Задание 1: Какие слова текст о повествователе раннего Чехова называет формальными показателями суммарного или прерванного описания? Перечислите их все.

Исходный текст:
┄┄┄┄┄┄

Прием: сначала герой, потом повествователь – в ранней прозе Чехова очень распространен. В рассказе «Барыня» (1882) портрет главной героини дается сперва через восприятие одного из героев («И красивая она <…> Огонь-баба! Огненный огонь! Шея у ней славная, пухлая такая…»), но затем повествователь портрет этот уточняет, корректирует уже «от себя».
«Барыня вскочила с кровати, быстро оделась и пошла в столовую пить кофе.
Стрелкова была на вид еще молода, моложе своих лет. <…> Красива она не была, но нравиться могла. Лицо было полное, симпатичное, здоровое, а шея, о которой говорил Семен, и бюст были великолепны. Если бы Семен знал цену красивым ножкам и ручкам, то он, наверное, не умолчал бы и о ножках и ручках помещицы» («Москва», 1882, № 30).
Повествователь раннего Чехова не доверяет ограниченной пространственно (и психологически) точке зрения персонажа – все окружающее он изображает со своей точки зрения.
Повествователь не прикреплен к какому-то наблюдательному пункту, он свободно движется в пространстве, изображает окружающее вообще, без ссылки на чье-либо конкретное восприятие. Его координаты в пространстве неопределенны.
В предыдущих разделах мы говорили о субъективности повествователя 1880–1885 годов, разумея под этим наличие в повествовании субъектно-оценочных форм его речи.
В пространственной сфере повествования описанную выше позицию повествователя тоже можно назвать субъективной, ибо главным здесь является субъект повествователя – все описания даются с его точки зрения. (В таком понимании объективной может считаться позиция, когда повествователь будет изображать окружающий предметный мир не «от себя», а ссылаясь всякий раз на какое-то чужое восприятие, например персонажа.)
Субъективность пространственная легко сочеталась с субъективностью словесной. В описание, не упорядоченное пространственно, построенное по произволу повествователя, свободно входят и любые произвольные его рассуждения, оценки, юмористические пассажи. Рассказчик может неожиданно прервать описание каким-нибудь восклицанием, обращением к читателю, оставшиеся еще не описанными реалии изобразить суммарно или вообще отказаться от дальнейшего описания (формальными показателями такого суммарного или прерванного описания являются слова «и т. д.», «и проч.», «одним словом», «всё» и др.).

┄┄┄┄┄┄

Данные для обработки:

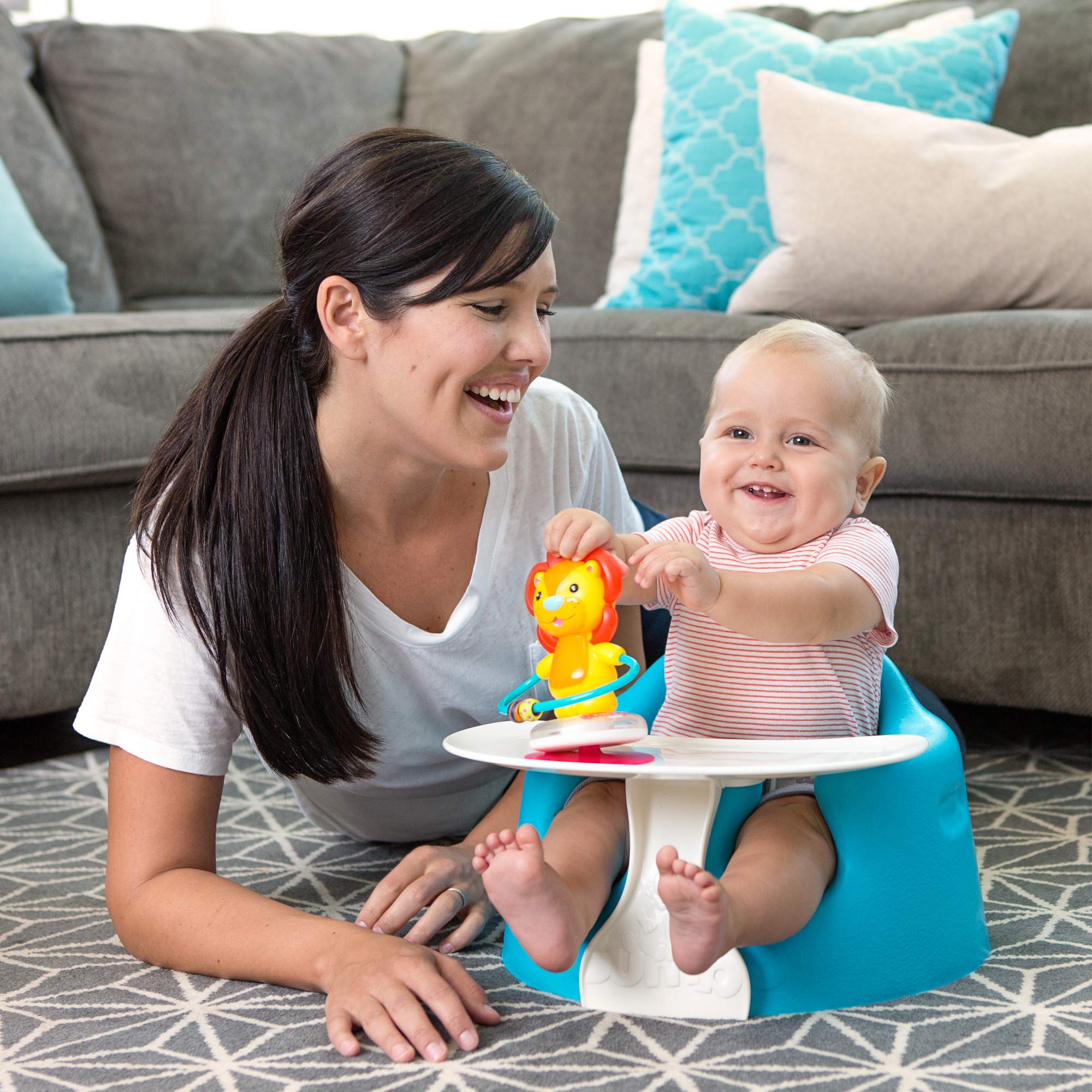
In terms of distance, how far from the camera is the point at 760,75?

┄┄┄┄┄┄

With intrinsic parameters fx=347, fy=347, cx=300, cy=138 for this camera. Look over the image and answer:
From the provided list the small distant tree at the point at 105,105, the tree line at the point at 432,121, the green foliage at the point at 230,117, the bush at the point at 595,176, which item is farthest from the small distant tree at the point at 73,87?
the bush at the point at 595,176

┄┄┄┄┄┄

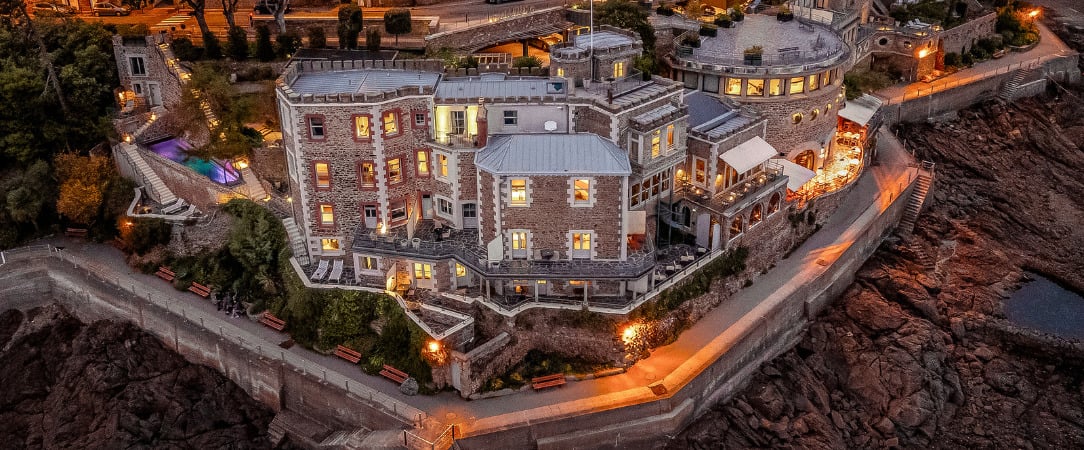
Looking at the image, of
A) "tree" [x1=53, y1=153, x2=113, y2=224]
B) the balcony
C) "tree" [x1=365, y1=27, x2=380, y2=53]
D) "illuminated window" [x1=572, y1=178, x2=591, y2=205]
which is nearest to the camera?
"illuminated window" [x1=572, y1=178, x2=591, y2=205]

┄┄┄┄┄┄

Задание 2: Выпишите из записей каждую строку, где встречается слово «bush».

Ответ 1: «и т. д.», «и проч.», «одним словом», «всё»

Ответ 2:
From the provided list the small distant tree at the point at 105,105, the tree line at the point at 432,121, the green foliage at the point at 230,117, the bush at the point at 595,176, which item is farthest from the small distant tree at the point at 73,87?
the bush at the point at 595,176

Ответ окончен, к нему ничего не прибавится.